• **TASK SET**
(a) According to the proposal, which TEE implementation is the most popular?
(b) Count the lines in the listing that contain the string "higher", treating uppercase and lowercase as different. Reply with the number only.

Overview
We’d like to share the idea to build a multi-proof system for Polygon zkEVM based on the 2FA zk-rollups using SGX discussion on Ethereum Research forum, initiated by Justin Drake.
TL;DR: zk-rollups are theoretically solid, but practically error-prone. Because the implementation is quite complex. To hedge the bugs in ZK verifier, a hardware solution, Trusted Execution Environment (TEE), can be used as an 2-factor verifier to offer double security to zk-rollups.
In this proposal, we are going to talk about a design of TEE-based multi-proof system for Polygon zkEVM.
Problem
The problem is well framed in the original post 2FA zk-rollups using SGX. Here we just summarize the key points below:
- Single-proof zk-rollups is error prone in engineering implementation
- There are bugs in rollup verifiers (circuits and ZK verifiers):
- Research: What don’t we know? Understanding Security Vulnerabilities in SNARKs
- It’s hard to detect bugs in verifier
- A vulnerability may put all the assets in the L2 in risk
- So we should introduce multi-proof to remove the single-point-of-failure in ZK verifier
Solution
Ideally, we can have diversified ZK provers and verifiers to generate multi-proof. However, it takes time to build such system, and increase the costs to operate the system. We propose a pragmatic solution, a TEE-based multi-prover for Polygon zkEVM.
The solution is based on the original post 2FA zk-rollups using SGX. Again, here we just summarize the key points below:
- Trusted Execution Environment (TEE)
- A back-box built in some special CPUs. It can execute some code inside, and ensure the memory and the states are temper-proof and confidentiality-preserving. It acts as a blackbox, so that nobody including the hardware owner, can manipulate the execution or steal data from it.
- Intel SGX is the most popular TEE implementation. It can generate “remote attestation”, a report signed by the hardware, to prove that a certain program is running inside a genuine TEE.
- We can build a proving system using TEE
- First, the prover generates a key pair
(pk, sk)
inside the TEE - Then register the TEE prover with a proper remote attestation and store the public key
pk
on L1 - The prover produces the state transition proof
- Prover to commit to
(pre_state_root, post_state_root, block_root)
- Prover to sign the commitment with the key pair
- Verifier contract to check the ecdsa signature of the commitment with the
pk
- Prover to commit to
- First, the prover generates a key pair
- Nice properties:
- Safe
- The TEE prover is purely an addition to ZKP
- In the worse case, it fallbacks to the zk-rollup security.
- Unstoppable
- We can run N provers and require 1-of-N approval on L1
- This can be achieved by giving some incentive to TEE provers
- Low cost
- Very little gas consumption: just an ECDSA verification
- Minimal change to L1 contracts
- Prover is simple: just a EVM simulation in TEE
- Safe
To implement it, we will need to implement: (1) prover registration, (2) redundancy of the provers, and (3) the prover logic.

• **DATA TO USE**
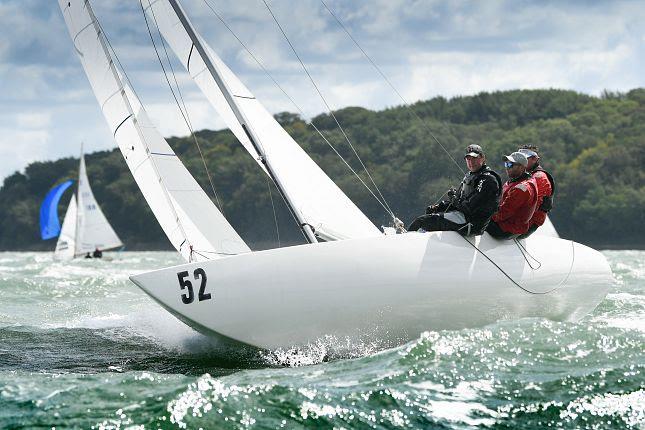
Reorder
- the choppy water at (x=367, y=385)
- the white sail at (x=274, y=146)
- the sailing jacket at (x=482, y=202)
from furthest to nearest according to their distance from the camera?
the white sail at (x=274, y=146) → the sailing jacket at (x=482, y=202) → the choppy water at (x=367, y=385)

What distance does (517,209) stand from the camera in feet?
21.1

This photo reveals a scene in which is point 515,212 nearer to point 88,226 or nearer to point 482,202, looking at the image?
point 482,202

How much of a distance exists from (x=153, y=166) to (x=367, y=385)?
3626mm

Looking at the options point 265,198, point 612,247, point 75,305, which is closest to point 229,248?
point 75,305

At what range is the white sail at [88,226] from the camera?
3259cm

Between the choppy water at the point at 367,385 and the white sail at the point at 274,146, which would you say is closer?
the choppy water at the point at 367,385

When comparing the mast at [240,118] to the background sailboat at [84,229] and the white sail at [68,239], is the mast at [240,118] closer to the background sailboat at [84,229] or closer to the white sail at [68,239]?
the white sail at [68,239]

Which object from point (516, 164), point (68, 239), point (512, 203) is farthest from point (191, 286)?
point (68, 239)

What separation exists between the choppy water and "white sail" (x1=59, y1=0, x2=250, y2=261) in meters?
1.70

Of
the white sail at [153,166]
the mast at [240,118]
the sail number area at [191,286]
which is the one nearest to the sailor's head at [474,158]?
the mast at [240,118]

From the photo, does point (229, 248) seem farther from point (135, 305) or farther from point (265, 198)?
point (265, 198)

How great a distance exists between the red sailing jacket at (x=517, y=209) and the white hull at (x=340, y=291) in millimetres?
Result: 353

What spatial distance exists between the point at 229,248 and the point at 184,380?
359cm

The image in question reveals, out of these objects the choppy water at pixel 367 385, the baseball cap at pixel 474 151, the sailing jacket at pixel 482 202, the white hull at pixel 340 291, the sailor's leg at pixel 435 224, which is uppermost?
the baseball cap at pixel 474 151
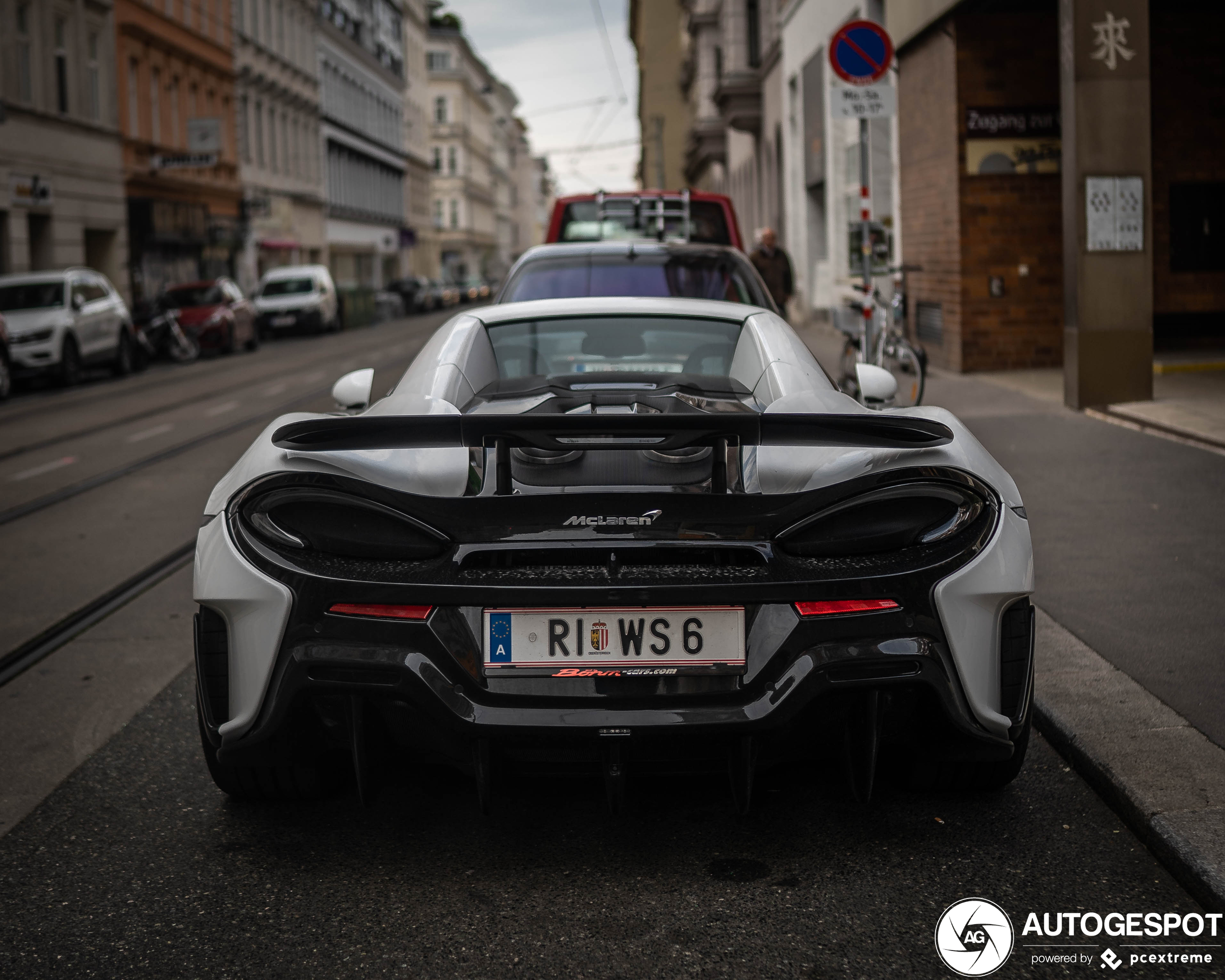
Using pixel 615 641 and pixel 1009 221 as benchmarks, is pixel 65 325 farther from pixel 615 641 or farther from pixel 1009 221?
pixel 615 641

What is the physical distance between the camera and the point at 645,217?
41.6ft

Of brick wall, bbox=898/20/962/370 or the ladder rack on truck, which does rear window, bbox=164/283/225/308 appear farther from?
the ladder rack on truck

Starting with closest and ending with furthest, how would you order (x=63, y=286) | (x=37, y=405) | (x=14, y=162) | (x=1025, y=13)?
(x=1025, y=13)
(x=37, y=405)
(x=63, y=286)
(x=14, y=162)

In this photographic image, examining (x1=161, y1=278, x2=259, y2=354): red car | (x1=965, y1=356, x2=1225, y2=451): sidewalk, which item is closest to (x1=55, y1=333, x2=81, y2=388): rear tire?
(x1=161, y1=278, x2=259, y2=354): red car

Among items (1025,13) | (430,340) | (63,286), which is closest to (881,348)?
(1025,13)

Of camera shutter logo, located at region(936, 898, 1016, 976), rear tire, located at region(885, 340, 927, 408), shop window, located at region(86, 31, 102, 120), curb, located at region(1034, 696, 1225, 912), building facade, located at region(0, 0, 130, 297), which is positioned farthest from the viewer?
shop window, located at region(86, 31, 102, 120)

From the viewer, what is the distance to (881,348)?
1291 cm

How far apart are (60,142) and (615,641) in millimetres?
34305

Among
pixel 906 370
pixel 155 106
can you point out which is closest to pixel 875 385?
pixel 906 370

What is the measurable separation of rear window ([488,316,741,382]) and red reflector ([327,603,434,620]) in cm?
158

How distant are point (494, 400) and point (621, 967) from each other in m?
1.81

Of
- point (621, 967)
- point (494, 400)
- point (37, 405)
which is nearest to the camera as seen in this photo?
point (621, 967)

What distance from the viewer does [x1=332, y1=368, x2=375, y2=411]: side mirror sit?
4598 mm

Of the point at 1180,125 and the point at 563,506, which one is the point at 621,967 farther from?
the point at 1180,125
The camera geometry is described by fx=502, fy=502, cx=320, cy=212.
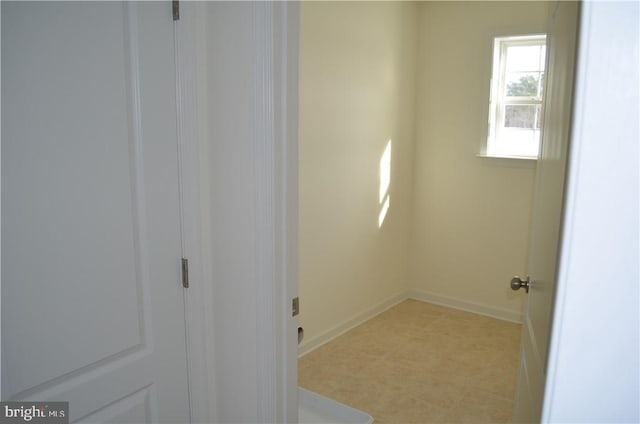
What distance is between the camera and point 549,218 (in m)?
1.09

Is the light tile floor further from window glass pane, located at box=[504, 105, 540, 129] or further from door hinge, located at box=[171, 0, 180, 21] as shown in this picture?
door hinge, located at box=[171, 0, 180, 21]

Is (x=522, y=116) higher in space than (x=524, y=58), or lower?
lower

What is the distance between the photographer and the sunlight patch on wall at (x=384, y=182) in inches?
154

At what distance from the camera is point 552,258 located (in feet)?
3.22

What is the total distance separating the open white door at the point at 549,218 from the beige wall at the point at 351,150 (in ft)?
6.10

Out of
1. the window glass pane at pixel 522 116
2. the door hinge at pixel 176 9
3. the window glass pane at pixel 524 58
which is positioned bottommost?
the window glass pane at pixel 522 116

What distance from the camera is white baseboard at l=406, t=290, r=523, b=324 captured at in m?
3.97

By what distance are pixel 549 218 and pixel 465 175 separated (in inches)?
119

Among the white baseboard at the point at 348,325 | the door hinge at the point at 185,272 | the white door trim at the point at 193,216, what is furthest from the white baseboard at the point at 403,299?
the door hinge at the point at 185,272

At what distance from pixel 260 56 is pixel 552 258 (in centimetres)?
86

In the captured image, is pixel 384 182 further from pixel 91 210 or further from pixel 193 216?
pixel 91 210

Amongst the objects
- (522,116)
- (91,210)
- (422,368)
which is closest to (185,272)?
(91,210)

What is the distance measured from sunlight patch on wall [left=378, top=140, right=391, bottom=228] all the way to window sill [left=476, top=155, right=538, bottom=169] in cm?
70

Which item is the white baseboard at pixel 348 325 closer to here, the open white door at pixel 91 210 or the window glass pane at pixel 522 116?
the window glass pane at pixel 522 116
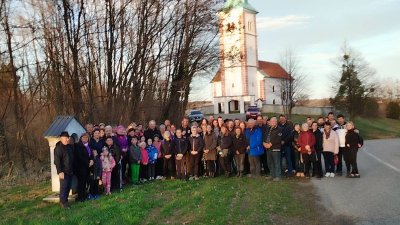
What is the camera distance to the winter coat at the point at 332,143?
12.8 m

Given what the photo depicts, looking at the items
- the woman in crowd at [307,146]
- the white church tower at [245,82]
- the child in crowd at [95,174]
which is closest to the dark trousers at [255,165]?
the woman in crowd at [307,146]

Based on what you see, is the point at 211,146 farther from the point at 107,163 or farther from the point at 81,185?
the point at 81,185

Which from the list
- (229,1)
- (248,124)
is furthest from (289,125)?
(229,1)

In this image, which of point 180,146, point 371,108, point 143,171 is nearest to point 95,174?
point 143,171

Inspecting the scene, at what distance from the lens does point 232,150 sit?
533 inches

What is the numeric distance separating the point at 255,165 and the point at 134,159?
3588 millimetres

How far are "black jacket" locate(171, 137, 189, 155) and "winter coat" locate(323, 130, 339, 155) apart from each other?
408 cm

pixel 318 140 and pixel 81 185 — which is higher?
pixel 318 140

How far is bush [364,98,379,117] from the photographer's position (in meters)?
52.0

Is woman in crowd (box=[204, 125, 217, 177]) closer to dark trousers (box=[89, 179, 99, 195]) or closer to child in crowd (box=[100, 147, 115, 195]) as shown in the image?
child in crowd (box=[100, 147, 115, 195])

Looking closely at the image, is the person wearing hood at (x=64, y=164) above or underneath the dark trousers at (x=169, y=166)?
above

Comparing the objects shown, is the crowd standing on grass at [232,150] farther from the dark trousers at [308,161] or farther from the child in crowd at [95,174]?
the child in crowd at [95,174]

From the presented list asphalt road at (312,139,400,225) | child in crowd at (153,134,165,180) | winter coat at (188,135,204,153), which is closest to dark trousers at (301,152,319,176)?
asphalt road at (312,139,400,225)

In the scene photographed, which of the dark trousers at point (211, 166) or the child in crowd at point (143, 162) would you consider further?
the dark trousers at point (211, 166)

• **RESULTS IN ORDER**
(a) Intel SGX

(b) 2